On the other hand, what stays the same is also an important signature. “Coders actually have a style, or voice,” says Anderson-Cook, comparing them to songwriters or playwrights whose word choices or patterns of prose make their work recognizable. For that reason, the code that has been conserved might give insight into the source of the threat. This broad analysis of APTs as a whole, especially with an interest in attribution, distinguishes Los Alamos researchers from other anti-malware efforts where the focus is largely just on blocking malware rather than studying it.

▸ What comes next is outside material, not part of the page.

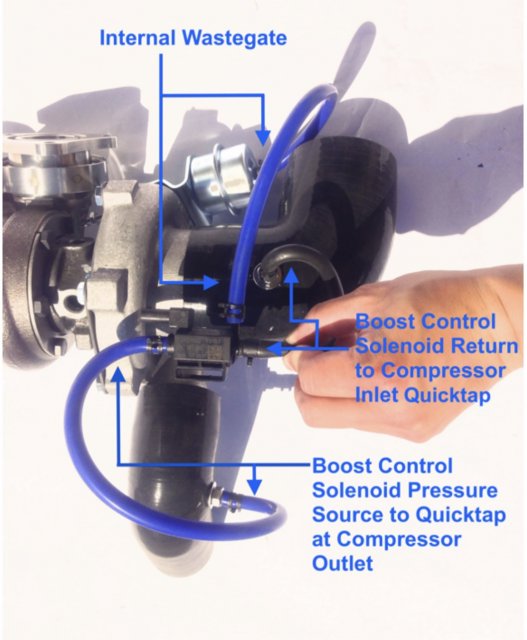 Internal Wastegate

Boost Control Solenoid Return to Compressor Inlet Quicktap

Boost Control Solenoid Pressure Source to Quicktap at Compressor Outlet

Because reverse engineering an evolving threat is so complicated and time consuming, Anderson-Cook and her colleagues have spent the last few years working on two algorithms to automate the RE process and essentially triage the threats coming in so the engineers can save their valuable time for the most difficult ones. The first algorithm searches the raw code, which is basically a long list of instructions. At a high level, these involve simple directions to respond to commands by an attacker, read or modify files, or open applications. However, certain patterns of these mundane instructions can be revealing. For instance, common sequences or co-occurrences of instructions can reveal a connection between malware families, and clues hidden in the predominant instruction can reveal the intent of the code.

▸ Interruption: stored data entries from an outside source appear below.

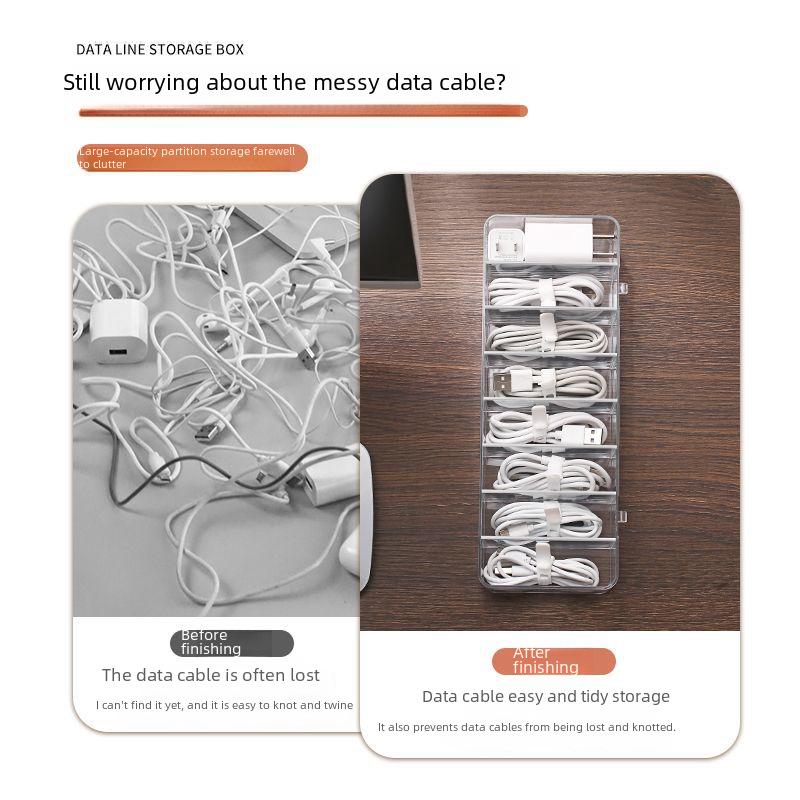 DATA LINE STORAGE BOX

Still worrying about the messy data cable?

Large-capacity partition storage farewell to clutter

Before finishing

The data cable is often lost

I can't find it yet, and it is easy to knot and twine

After finishing

Data cable easy and tidy storage

It also prevents data cables from being lost and knotted.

The second algorithm looks at the next level of complexity: the patterns in subroutines, which are groups of instructions that together accomplish a specific function. While the first algorithm is analogous to observing patterns in the way a writer organizes words a sentence, the second algorithm examines the more complex idea of how the writer organizes a whole story. Anderson-Cook explains that by combining these two algorithms, her team has developed a unique ability to quickly compare and classify new malware either as a member of a known family of previously identified codes or as a brand-new threat.
Moore’s team has also developed a statistically guided RE toolset called REDUCE that can expedite the analysis process significantly by evaluating multiple pieces of malware at a time and identifying reoccurring patterns. These reoccurring patterns can be used to improve manual analyses and develop predictive signatures, useful in the detection of new variants of APT malware. Moore’s most recent work involves uncovering similarities in obfuscated malware code, an especially difficult task.

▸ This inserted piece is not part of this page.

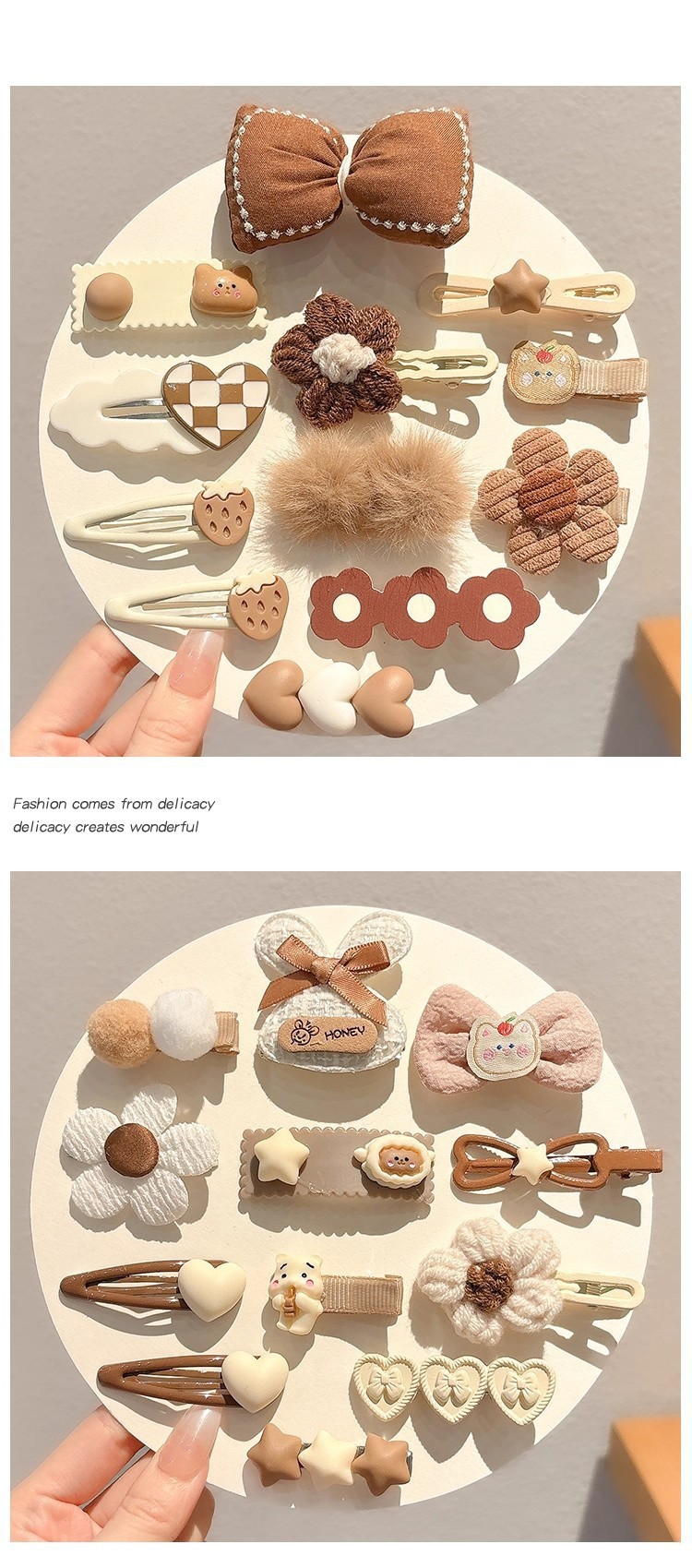 Fashion comes from delicacy
delicacy creates wonderful

HONEY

But even with these successes, Anderson-Cook and Moore won’t be letting their guard down anytime soon. Keeping up with rapidly adapting and innovative adversaries requires anticipating new types of threats and more sophisticated versions of existing ones. Moore explains that malware analysis won’t prevent all cyber attacks and that the future of cyber security might instead rely heavily on behavior analysis of an already-infected machine rather than just screening for malware as it arrives. Just as physicians without access to modern lab results must attempt to identify viruses from a patient’s symptoms, cyber analysts of the future may need to track down malicious intruders by evaluating the symptoms of the computer’s illness instead of catching the code at all.